Machine learning requires careful thought and planning. Start by analyzing your ML workflow—what you want your project to do, and how you will reach your destination.
Because machine learning (ML) is hot right now, you can easily find a lot of information about it online. However, ML is an art and a science, and the best way to learn it is by taking on a small, low-risk project. Don’t damage your reputation by learning just enough about ML online, only to cause problems for your client or employer down the road.
To get started, have your destination in mind and map out how you will get there. We call these steps the ML workflow, and they require understanding some key terms and basic concepts. Here is a short glossary:
- Features/Inputs: Individual independent variables that act as inputs in an ML system. Features are also called attributes. Feature engineering is the process of obtaining new features from old features. In simple terms, you can consider one column of a data set as one feature.
- Labels/Output Classes: The final output of an ML system. You can also think of output classes as labels. Labeled data refers to groups of samples tagged to one or more labels. Programmers apply both features and labels to classification and regression problems.

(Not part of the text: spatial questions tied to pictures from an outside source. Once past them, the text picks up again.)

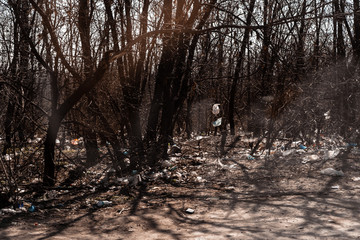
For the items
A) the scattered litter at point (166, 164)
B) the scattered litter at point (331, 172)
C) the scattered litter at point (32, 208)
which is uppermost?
the scattered litter at point (166, 164)

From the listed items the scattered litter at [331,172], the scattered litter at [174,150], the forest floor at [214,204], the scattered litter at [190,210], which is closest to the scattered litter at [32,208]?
the forest floor at [214,204]

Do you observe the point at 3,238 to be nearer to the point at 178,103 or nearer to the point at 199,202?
the point at 199,202

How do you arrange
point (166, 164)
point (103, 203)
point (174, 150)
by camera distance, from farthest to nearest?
point (174, 150) < point (166, 164) < point (103, 203)

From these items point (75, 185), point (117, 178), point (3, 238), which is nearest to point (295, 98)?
point (117, 178)

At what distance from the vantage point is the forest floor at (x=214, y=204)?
3541mm

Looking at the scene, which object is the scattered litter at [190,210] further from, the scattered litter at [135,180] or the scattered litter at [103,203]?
the scattered litter at [135,180]

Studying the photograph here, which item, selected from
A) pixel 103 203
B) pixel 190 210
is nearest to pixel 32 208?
pixel 103 203

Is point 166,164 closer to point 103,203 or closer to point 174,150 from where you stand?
point 174,150

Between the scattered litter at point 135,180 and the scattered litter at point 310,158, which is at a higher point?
the scattered litter at point 310,158

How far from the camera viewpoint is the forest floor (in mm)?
3541

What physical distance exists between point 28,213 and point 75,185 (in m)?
1.25

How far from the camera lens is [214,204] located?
4.47m

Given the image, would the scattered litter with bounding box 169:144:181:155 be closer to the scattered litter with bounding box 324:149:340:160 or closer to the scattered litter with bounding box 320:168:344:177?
the scattered litter with bounding box 324:149:340:160

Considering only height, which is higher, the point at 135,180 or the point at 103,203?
the point at 135,180
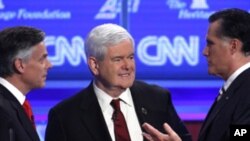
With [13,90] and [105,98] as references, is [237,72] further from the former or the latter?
[13,90]

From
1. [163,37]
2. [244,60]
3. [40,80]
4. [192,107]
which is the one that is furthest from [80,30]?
[244,60]

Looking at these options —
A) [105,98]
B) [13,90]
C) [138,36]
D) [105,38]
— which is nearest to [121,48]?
[105,38]

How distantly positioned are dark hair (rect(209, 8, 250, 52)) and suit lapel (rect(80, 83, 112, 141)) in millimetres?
611

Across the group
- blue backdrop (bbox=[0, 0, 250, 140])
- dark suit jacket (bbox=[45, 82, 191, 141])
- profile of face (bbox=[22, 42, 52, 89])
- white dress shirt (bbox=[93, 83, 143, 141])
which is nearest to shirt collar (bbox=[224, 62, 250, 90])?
dark suit jacket (bbox=[45, 82, 191, 141])

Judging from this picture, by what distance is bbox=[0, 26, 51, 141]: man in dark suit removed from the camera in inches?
124

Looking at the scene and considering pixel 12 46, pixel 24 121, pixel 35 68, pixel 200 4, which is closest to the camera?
pixel 24 121

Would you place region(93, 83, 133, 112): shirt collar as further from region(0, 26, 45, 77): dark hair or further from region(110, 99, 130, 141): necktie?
region(0, 26, 45, 77): dark hair

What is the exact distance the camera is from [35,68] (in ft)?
11.1

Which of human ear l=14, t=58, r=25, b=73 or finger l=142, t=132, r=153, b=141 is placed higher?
human ear l=14, t=58, r=25, b=73

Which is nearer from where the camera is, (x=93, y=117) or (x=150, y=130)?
(x=150, y=130)

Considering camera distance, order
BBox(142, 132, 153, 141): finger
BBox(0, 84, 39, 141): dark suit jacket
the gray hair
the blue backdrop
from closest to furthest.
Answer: BBox(0, 84, 39, 141): dark suit jacket → BBox(142, 132, 153, 141): finger → the gray hair → the blue backdrop

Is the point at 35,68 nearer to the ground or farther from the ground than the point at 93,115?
farther from the ground

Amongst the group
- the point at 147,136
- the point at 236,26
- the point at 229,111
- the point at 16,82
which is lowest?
the point at 147,136

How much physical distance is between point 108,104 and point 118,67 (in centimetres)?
17
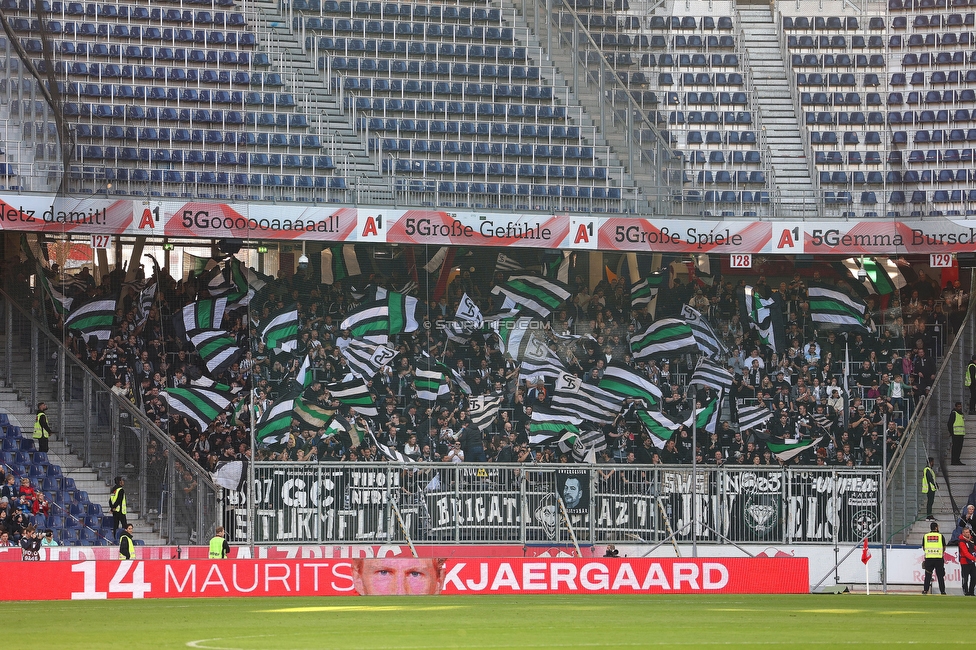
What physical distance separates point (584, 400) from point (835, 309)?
236 inches

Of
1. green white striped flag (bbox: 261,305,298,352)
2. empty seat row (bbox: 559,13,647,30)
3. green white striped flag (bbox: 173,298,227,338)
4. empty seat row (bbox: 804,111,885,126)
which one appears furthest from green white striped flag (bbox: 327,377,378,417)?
empty seat row (bbox: 804,111,885,126)

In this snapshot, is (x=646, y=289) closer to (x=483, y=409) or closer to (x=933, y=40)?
(x=483, y=409)

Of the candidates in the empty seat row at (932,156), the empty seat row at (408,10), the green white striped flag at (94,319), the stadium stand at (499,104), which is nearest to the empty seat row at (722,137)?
the stadium stand at (499,104)

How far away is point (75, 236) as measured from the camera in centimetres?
2616

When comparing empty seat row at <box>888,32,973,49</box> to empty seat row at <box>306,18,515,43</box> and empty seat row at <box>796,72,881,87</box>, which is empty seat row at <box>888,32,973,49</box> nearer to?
empty seat row at <box>796,72,881,87</box>

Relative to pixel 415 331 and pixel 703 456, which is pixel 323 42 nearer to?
pixel 415 331

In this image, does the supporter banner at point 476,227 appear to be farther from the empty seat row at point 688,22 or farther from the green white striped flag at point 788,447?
the empty seat row at point 688,22

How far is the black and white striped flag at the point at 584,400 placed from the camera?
27.8 meters

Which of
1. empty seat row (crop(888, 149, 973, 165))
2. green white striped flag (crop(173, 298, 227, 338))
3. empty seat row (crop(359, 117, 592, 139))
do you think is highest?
empty seat row (crop(359, 117, 592, 139))

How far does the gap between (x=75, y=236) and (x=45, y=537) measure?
6465mm

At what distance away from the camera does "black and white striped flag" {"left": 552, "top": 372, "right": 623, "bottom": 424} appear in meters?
27.8

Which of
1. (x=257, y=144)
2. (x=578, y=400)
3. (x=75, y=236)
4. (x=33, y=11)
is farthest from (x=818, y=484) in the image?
(x=33, y=11)

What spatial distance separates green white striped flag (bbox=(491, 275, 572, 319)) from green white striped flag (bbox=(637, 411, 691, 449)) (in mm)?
2870

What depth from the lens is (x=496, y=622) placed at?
16500 mm
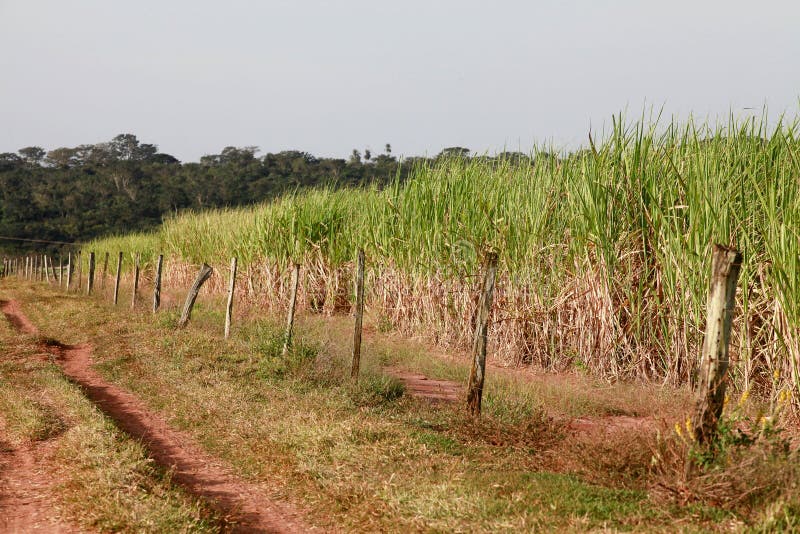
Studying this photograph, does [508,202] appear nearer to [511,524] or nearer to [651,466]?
[651,466]

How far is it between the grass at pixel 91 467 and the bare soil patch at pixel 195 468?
0.75 feet

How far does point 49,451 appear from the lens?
668 cm

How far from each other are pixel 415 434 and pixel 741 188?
16.3ft

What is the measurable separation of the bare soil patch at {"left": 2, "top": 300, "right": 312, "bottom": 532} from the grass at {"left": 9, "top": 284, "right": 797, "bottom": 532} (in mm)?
150

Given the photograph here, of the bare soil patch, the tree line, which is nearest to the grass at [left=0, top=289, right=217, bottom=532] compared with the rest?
the bare soil patch

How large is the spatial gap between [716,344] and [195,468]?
445cm

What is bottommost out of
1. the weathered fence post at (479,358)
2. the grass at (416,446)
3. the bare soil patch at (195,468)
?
the bare soil patch at (195,468)

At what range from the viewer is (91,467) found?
600 centimetres

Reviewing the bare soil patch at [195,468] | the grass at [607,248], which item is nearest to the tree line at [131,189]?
the grass at [607,248]

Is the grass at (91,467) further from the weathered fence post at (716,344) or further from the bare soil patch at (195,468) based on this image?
the weathered fence post at (716,344)

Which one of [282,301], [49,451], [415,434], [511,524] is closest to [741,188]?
[415,434]

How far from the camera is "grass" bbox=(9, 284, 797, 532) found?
15.9ft

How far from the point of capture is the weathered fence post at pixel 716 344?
16.1 feet

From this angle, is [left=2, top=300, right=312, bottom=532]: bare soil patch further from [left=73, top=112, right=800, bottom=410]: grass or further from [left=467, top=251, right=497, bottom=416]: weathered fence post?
[left=73, top=112, right=800, bottom=410]: grass
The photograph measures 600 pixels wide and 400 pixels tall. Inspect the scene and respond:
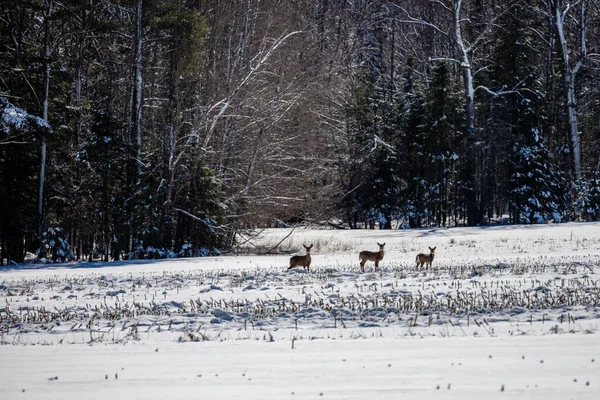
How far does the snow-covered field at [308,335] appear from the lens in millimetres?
4918

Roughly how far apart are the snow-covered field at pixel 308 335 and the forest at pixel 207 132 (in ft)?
26.5

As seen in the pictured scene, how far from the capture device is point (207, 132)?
25953 mm

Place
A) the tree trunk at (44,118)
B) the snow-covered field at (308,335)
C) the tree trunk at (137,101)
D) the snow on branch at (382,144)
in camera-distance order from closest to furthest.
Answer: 1. the snow-covered field at (308,335)
2. the tree trunk at (44,118)
3. the tree trunk at (137,101)
4. the snow on branch at (382,144)

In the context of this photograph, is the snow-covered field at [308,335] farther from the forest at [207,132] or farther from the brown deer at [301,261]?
the forest at [207,132]

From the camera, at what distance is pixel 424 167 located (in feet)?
142

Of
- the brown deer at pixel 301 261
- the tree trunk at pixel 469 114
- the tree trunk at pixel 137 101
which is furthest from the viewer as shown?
the tree trunk at pixel 469 114

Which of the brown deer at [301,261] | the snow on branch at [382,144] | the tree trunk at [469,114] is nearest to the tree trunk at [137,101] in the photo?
the brown deer at [301,261]

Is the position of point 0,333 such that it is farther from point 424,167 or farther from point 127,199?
point 424,167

- Algorithm: The hypothesis set before training starts using real-world data. Algorithms adjust themselves to perform better by experiencing more and more data. In other words, they learn through exposure to more data over time, just like humans.
- Training/Learning: The process through which data passes through the algorithm. The algorithm looks for patterns in how features and labels correspond. The training process results in a model.
- Models: A piece of code programmers make better and smarter with the help of trained data. It can be a mathematical representation of a real-world process. Analysts can then use the representation to make prediction or inference models, which indicate the most likely outcomes based on relationships between features and labels.
We can see how all of this works together in a simple image:
Machine Learning Planning: Thinking It All Through
As impressive as this all might seem, don’t forget you need human thought to make it all work. Programmers start the process by asking three questions about the problem they want to solve:
- Do I have a well-defined problem to solve?
Not every problem lends itself to ML. The best automation problems are those that involve repeatable, rules-based activities. Problems you don’t need to repeat, require quick completion, or rely on human intuition are generally not good candidates for ML.
- Is ML the best solution for the problem?
As Gartner points out, this question is critical because if data inputs don’t match the defined dataset, the model will fail. Think about comparing delivery route data if you measure distances in one dataset in miles and the other in kilometers.
- Do I have a way to measure my Model’s success?
Make sure you have access to enough data to train your model. One of the most common reasons ML projects fail is the lack of enough data. Data quantity is a better predictor of ML success than data quality.
The Machine Learning Workflow
The diagram below illustrates the ML workflow. As you can see, it is a straightforward process that starts with three phases: sourcing and preparing data, coding the model, and training, evaluating and tuning the model. The last phase begins an iterative process as the algorithm continues to adjust to the new features it generates.
Source and Prepare Your Data
To succeed, you need a large set of training data that includes the feature you want to predict based on the other features. For example, suppose you build your model to predict the sale price of a house. Preparing the data includes:
- Data analysis: Once you source your data, analyze and understand it, and prepare to run it through the training process. In the house example, features might be location, size of the house and price.
- Data preprocessing: Transform the valid, clean data into the format that best suits your model’s needs. You would want all your sales prices to be in the same currency type, for example, and size must be a standard measure like square footage, rather than the number of rooms. (Room size and function among houses will vary, but the house’s total square footage will not.)
- Data exploration and preparation completion: Your goal in this straightforward example would be to produce a model that will accurately predict the price of a house as its size and location features vary in relation to each other.
Code Your Model
Develop your model using established ML techniques or by defining new operations and approaches. One of the most common programs used for ML is called Python. While a deep dive into Python is beyond our scope today, your first step is to learn basic mathematical concepts, like linear algebra.
One good course is Andrew Ng’s Machine Learning on Coursera. In addition to linear algebra basics, it will introduce you to the best machine learning techniques and give you hands-on practice applying them to real-world problems. You’ll then be ready to explore the various Python packages, including NumPy, Matplot, Pandas and Scikit Learn.
But again, while you can learn basic elements of ML and Python online, online training is no substitute for learning through experience, starting with a small, low-risk project.
Train, Evaluate, and Tune Your Model
Now, you are finally ready to train the model with your training data and evaluate how well it performs. Remember, the larger your data set, the better: More data will help the model work more efficiently, and so you can validate it for further testing and tuning.
ML has tremendous potential for improving countless areas of our lives. However, to succeed, you must start by understanding what you want your ML project to accomplish and how you will get it to the finish line. Making sure that ML is the best solution for your problem and that you have the amount of data you need before you start is the best pathway to ML success, no matter what program or technology you use.